Russian-American novelist Vladimir Nabokov wrote the novel Lolita in 1955 that drew inspiration from the true-crime Sally Horner kidnapping, but the real-life story that inspired it is more disturbing than the book itself.
Lolita is narrated by a middle-aged man named Humbert Humbert, who fixates on a 12-year-old girl named Dolores Haze (Lolita) and forces her into a sexual relationship. In the novel, Dolores eventually escapes from Humbert, who has an emotional breakdown. When they eventually see each other again, Dolores is pregnant but suffering financially. Despite her difficult circumstances, she has overcome her past and made a life for herself. There's a glimpse of a better future. Florence "Sally" Horner was abducted in 1948 by a man who repeatedly sexually assaulted her for two years. She was finally rescued only to be victim-blamed by the media, and died tragically two years later at age 15. Sally Horner, unfortunately, wasn't given the time to move on from the trauma she experienced as an adolescent.

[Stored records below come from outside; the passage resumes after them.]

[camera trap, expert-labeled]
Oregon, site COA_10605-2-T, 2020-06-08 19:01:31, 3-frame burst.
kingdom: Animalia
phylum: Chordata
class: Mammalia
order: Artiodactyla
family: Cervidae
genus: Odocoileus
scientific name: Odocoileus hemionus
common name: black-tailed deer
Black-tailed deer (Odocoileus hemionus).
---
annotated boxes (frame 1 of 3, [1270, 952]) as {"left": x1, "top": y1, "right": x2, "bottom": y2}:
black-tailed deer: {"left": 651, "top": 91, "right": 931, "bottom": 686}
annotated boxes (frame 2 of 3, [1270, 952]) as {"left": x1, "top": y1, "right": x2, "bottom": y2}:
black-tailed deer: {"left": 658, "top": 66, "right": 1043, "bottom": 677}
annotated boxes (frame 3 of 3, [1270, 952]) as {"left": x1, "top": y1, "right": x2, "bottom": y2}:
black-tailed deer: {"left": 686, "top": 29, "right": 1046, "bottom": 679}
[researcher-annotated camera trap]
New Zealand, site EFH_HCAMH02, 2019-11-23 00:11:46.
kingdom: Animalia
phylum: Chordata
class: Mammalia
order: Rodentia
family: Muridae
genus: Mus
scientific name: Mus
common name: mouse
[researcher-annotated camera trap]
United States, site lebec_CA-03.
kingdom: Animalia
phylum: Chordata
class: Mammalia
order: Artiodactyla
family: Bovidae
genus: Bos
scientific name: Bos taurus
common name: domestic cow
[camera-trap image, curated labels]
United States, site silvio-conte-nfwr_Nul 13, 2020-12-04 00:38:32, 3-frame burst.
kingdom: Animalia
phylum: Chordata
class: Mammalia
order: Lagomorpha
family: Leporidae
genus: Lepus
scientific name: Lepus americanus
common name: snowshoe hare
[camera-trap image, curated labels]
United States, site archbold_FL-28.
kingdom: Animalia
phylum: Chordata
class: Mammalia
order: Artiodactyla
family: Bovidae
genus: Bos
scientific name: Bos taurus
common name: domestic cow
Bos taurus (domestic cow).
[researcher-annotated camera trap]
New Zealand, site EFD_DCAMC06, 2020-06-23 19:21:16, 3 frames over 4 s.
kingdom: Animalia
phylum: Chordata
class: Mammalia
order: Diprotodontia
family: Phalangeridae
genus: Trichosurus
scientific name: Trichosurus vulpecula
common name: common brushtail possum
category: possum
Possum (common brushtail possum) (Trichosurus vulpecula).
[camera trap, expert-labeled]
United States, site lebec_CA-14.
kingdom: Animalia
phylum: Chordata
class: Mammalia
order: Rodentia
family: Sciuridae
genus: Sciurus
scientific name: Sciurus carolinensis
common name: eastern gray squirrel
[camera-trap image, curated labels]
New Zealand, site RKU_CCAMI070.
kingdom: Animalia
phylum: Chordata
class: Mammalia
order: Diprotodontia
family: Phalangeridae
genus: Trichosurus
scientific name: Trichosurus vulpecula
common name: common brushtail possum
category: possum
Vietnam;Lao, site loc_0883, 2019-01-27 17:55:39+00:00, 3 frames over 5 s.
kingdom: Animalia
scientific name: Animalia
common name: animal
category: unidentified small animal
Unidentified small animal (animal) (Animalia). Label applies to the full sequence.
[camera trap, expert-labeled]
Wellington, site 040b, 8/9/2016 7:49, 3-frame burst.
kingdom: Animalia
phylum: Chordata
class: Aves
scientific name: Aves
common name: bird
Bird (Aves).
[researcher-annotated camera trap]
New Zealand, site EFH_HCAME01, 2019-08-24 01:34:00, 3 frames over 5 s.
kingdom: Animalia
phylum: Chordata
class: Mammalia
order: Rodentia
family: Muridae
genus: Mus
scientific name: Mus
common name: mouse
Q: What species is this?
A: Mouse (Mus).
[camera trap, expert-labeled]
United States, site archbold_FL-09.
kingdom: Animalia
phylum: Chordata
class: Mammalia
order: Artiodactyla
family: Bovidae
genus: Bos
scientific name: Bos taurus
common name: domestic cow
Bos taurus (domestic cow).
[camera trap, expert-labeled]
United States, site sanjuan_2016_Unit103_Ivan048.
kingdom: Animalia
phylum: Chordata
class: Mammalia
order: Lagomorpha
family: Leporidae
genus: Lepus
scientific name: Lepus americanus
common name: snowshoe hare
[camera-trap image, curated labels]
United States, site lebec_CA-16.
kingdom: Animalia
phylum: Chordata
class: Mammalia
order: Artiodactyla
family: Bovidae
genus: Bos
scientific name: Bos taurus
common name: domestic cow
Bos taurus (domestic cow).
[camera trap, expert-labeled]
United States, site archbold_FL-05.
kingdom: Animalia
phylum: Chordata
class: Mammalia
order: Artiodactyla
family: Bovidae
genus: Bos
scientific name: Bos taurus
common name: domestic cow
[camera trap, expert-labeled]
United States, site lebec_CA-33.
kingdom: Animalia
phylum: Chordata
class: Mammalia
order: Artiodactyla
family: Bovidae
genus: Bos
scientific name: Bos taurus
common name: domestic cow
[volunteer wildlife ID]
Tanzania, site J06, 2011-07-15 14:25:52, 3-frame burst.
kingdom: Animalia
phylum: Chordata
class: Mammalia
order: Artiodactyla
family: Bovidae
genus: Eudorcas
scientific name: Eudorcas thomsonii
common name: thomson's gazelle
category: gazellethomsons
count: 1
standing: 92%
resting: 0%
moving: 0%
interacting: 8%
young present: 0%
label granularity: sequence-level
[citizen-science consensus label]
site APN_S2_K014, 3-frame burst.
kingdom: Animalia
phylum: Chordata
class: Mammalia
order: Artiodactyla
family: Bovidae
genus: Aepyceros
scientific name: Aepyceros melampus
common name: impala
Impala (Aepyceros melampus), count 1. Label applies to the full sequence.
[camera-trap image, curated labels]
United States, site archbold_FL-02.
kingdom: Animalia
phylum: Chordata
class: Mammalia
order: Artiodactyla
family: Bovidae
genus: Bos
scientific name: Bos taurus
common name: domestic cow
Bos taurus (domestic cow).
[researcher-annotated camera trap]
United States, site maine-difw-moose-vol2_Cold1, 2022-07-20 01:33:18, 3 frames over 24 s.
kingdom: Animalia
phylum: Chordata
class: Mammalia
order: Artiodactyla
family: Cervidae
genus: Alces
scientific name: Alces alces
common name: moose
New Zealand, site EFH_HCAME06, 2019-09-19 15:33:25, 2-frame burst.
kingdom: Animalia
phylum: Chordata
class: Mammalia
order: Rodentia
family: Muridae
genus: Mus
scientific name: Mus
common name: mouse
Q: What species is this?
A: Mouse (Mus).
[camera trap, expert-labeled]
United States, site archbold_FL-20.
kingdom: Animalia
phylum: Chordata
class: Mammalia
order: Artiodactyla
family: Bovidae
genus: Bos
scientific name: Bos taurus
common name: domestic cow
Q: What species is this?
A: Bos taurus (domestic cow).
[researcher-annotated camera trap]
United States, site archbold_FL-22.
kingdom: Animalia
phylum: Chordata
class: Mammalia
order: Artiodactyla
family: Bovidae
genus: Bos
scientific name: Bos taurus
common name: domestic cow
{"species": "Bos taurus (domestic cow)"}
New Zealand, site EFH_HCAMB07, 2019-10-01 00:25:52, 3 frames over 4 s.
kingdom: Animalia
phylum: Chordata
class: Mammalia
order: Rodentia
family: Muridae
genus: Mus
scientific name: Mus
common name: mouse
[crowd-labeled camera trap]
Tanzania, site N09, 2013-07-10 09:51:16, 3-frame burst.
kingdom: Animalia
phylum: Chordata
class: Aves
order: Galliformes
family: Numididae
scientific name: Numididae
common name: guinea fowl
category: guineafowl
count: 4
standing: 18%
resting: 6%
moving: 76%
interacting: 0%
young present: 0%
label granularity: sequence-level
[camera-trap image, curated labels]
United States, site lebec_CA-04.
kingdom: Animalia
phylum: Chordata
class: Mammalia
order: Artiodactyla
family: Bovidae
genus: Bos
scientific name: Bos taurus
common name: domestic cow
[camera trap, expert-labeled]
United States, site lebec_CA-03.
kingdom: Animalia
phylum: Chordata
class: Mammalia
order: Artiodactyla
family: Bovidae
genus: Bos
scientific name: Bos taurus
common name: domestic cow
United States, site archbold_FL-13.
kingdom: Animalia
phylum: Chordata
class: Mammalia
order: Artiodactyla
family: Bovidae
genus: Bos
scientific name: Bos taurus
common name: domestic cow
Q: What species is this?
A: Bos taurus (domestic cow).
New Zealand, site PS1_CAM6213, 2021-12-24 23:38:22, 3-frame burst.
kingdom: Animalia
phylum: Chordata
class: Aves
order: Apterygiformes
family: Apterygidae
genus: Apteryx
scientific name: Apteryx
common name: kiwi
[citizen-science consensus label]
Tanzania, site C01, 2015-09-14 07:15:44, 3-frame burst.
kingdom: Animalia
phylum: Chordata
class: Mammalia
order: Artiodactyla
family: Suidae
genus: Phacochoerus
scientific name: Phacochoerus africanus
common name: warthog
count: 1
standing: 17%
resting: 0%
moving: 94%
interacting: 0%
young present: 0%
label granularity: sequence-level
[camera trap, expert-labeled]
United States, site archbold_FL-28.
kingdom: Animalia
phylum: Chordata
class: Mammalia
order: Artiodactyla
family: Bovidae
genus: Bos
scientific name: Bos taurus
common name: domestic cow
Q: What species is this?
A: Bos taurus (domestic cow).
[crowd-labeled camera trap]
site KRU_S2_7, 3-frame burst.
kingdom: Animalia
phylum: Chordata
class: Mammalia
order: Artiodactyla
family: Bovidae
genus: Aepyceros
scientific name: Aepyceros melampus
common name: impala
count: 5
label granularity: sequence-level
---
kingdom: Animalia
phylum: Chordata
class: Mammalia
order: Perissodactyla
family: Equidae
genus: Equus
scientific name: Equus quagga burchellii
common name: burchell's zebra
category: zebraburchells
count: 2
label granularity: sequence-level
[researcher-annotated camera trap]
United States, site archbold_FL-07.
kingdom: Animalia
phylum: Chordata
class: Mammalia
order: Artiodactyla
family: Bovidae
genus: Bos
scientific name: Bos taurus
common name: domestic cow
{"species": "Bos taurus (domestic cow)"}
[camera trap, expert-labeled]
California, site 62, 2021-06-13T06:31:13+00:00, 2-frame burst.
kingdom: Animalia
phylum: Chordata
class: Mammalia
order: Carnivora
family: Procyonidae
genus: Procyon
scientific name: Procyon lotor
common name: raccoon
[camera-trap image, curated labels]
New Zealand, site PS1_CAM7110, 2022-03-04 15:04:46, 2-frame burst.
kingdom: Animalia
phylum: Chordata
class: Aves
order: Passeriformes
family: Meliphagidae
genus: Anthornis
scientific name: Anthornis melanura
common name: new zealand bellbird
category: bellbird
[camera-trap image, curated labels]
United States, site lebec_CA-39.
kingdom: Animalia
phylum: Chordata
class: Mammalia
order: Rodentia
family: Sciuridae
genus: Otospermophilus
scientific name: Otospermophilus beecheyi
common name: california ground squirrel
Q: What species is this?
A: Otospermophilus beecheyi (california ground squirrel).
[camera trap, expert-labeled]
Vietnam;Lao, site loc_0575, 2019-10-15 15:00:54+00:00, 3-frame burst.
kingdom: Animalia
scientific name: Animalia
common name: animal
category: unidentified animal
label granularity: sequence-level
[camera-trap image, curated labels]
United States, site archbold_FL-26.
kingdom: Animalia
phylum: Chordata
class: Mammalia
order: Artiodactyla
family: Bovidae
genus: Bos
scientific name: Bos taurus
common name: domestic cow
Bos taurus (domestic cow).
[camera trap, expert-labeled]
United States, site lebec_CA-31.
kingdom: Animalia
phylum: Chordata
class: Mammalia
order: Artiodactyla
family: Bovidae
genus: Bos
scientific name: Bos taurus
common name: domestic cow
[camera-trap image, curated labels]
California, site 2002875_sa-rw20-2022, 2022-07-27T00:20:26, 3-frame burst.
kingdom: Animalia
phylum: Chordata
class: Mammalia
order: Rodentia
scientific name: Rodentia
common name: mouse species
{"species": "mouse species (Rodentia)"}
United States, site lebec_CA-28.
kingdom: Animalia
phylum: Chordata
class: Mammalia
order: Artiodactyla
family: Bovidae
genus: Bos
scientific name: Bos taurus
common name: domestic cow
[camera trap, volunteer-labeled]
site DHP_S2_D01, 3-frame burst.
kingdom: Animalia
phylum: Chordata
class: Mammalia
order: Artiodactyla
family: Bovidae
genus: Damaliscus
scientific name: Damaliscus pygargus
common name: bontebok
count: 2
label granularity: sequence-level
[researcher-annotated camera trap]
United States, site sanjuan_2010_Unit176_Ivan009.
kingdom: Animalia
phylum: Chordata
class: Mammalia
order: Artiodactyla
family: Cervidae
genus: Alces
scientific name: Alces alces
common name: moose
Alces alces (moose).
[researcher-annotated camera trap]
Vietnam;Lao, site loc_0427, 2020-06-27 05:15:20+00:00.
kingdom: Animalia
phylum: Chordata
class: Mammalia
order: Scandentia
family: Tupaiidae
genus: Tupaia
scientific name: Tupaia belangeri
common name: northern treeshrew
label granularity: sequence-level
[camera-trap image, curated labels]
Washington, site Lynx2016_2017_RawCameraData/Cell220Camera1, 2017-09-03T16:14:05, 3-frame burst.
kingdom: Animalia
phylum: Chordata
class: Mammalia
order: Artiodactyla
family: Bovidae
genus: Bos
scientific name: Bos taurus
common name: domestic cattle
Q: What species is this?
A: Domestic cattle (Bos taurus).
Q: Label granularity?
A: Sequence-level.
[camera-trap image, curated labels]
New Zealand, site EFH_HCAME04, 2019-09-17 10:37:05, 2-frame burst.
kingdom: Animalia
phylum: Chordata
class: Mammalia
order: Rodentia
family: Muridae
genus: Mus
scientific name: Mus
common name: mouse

Both Sally's story and Lolita have a lot in common. They took place in nearly the exact same year, and both girls were nearly the same age, with single mothers. Even so, scholars didn't make the connection between the book and the history until more than 50 years following publication. It's always chilling when uncomfortable fiction turns out to be based in truth, and with subject matter like Lolita, the truth is even darker.
On June 13, 1948, just before her fifth-grade graduation, 11-year-old Florence "Sally" Horner tried to steal a five-cent notebook at a Woolworth's in Camden, New Jersey. The crime was part of an initiation into a girls' club at her school that she really wanted to join, and although this would be the first time she'd attempted to steal anything, she was willing to do it to be part of the popular crowd.
Her classmates insisted that it would be simple, and she wouldn't get caught.
Sally, an inexperienced thief, didn't get away free and clear with the notebook from the five-and-dime store. A man spotted her trying to steal it and told her he was an FBI agent. She was terrified of the man, who began spinning a web of lies about the law that Sally had no reason not to believe. To her relief, he told her that he wouldn't take her to jail, but that she would need to check in with him from now on.
Presumably, this was because he was doing her a big favor by letting her go. Thankful, she returned home to her mother, only to be intercepted the next day after school by the man.
When the purported FBI agent first let Sally go after the notebook incident, the young girl was extremely relieved. She didn't know what would have happened if she had been arrested. Her mother, Ella, worked hard as a seamstress to make ends meet. Her father, who was an alcoholic, had committed suicide when she was just six years old, so Ella was a single mother. Meanwhile, Sally's older sister, Susan, was pregnant.
An arrest would have made things very difficult for her family and besides, Sally couldn't wait to be an aunt.
Sally's relief at not being arrested for the notebook shoplifting incident didn't last long. The man had clearly followed Sally, and after school the next day he intercepted her. He told her his name was Frank LaSalle, and he convinced the young girl that she should be thankful that he caught her stealing and nobody else did and that she must obey his demands, which included going with him to Atlantic City. LaSalle explained that the government needed her to go with him, and if she refused she would be sent to reform school. Sally lied to her mother, explaining that she was taking a beach trip with a classmate and her father.
Later, it would turn out that LaSalle was actually a 50-year-old mechanic, although Sally still didn't know that.